Mitigating the Risk of Security Debt: The State of Software Security in 2024
June 24, 2024

Chris Wysopal
Veracode

The majority of companies are drowning in security debt, making them vulnerable to attacks. And worst of all, they may not know it.

That's according to Veracode's latest State of Software Security 2024 Report, which examined more than one million applications across all scan types. Security debt, defined for this report as flaws that remain unfixed for longer than a year, exists in 70% of organizations and 42% of applications. This debt has accumulated over time, accelerated by digital transformations and the introduction of AI coding tools that increase the speed of development. Applications themselves, meanwhile, have grown by about 40% a year regardless of their original size, accumulating flaws as they age.

The proliferation of AI and regulatory changes, such as those put forth by the White House Executive Order on AI and the EU Cyber Resilience Act, have raised the profile of cybersecurity and increased awareness about insecure code at scale. But there is still a lot of work required to increase education about security debt to tackle the problem.


Peeling Back the Layers of Risk

The report found 71% of organizations have some level of security debt, and that nearly half (46%) have critical security debt resulting from persistent flaws of high severity that create serious risk to a company.

Third-party code from open-source libraries significantly contributes to the volume of security debt. While 63% of applications have flaws in first-party code, 70% contain flaws in third-party code. Third-party code flaws also have an impact on remediation timelines, taking 50% longer to fix than first-party flaws. Half of the known flaws in third-party open-source code remain unresolved for more than 11 months, compared with seven months for flaws in first-party code.

And the time it takes to remediate flaws is critical to reducing debt. Our research shows the teams that fix flaws the fastest reduce critical security debt by 75% — that is, compared with the slowest teams, the fastest teams lower critical debt from 22% to just over 5%. Moreover, faster-acting teams are four times less likely to let critical security debt turn up in their applications in the first place.

Overall, however, few teams are fixing flaws fast enough to substantially reduce security debt. Only 64% of applications have a remediation capacity that's sufficient to eliminate critical security debt. Even when teams have a sufficient overall fix rate, they are not always fixing the most critical flaws.

Risk Prioritization Is Essential

When the rate of new and existing flaws exceeds an organization's capacity to remediate them, prioritizing which flaws to fix first is essential. Currently, developers may be picking the flaws that are the easiest to fix — in the interest of getting fixes done more quickly — while overlooking the flaws that will have the most impact on the organization. Teams need to focus their efforts.

Fortunately, just 3% of all flaws are persistent, high-severity flaws that constitute "critical" security debt. For most if not all development teams, fixing 3% of flaws is an eminently achievable target.

Managing Security Debt: Fix Flaws Faster

Even when prioritizing the most serious flaws, teams still need to fix flaws more quickly if they're going to reduce security debt significantly or eliminate it altogether. Artificial intelligence, while often cited as a potential threat to cybersecurity, can make accelerating code fixes a reality. Large language models (LLMs) that have been trained on specific Common Weakness Enumerations (CWEs) can be especially effective working alongside developers to suggest secure fixes at scale.

That kind of scaling is necessary to overcome the current constraints on fix capacity, where new applications and accompanying vulnerabilities are often introduced faster than teams can remediate flaws. Using AI to augment remediation brings greater speed and efficiency to the process, while also freeing developers to focus on other high-value projects.

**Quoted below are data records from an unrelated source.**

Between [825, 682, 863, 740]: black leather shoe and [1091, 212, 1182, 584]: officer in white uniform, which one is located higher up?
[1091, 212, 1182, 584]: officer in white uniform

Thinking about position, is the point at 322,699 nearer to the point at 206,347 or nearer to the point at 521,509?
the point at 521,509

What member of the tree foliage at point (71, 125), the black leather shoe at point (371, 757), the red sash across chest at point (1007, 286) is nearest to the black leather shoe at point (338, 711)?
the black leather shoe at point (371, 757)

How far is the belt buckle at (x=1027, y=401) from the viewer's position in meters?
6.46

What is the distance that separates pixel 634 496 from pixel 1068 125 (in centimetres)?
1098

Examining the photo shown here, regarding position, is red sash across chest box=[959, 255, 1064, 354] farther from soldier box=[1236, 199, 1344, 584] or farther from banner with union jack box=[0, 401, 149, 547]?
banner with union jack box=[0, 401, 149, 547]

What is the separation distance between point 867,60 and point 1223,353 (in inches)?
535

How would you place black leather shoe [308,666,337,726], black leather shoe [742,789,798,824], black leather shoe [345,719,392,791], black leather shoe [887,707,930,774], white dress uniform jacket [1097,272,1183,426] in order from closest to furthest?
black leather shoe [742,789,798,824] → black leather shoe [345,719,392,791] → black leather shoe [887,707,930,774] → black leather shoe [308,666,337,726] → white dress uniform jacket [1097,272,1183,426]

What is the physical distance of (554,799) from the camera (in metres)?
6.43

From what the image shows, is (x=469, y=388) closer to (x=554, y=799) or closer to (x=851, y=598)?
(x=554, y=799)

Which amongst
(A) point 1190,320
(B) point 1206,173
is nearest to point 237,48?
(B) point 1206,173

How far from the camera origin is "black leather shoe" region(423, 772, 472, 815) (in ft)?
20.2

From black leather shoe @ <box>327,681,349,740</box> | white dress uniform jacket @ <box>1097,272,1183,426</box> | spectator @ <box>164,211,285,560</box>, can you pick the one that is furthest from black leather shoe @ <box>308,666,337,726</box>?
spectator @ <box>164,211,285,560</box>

Driving Down Security Debt

Accumulating security debt poses a serious—and often unseen—threat to organizations that will likely continue to grow with the greater use of AI and third-party code.

Organizations and developers working to lower the amount of security debt need to think about the time, money and education they put behind security teams. Too often, flaw remediation is not dictated by people for whom risk management is a priority, which may be another reason security debt is so high.

Identifying and prioritizing the most critical risks, and training developers to leverage AI models for remediation at scale, can help organizations get their security debt under control.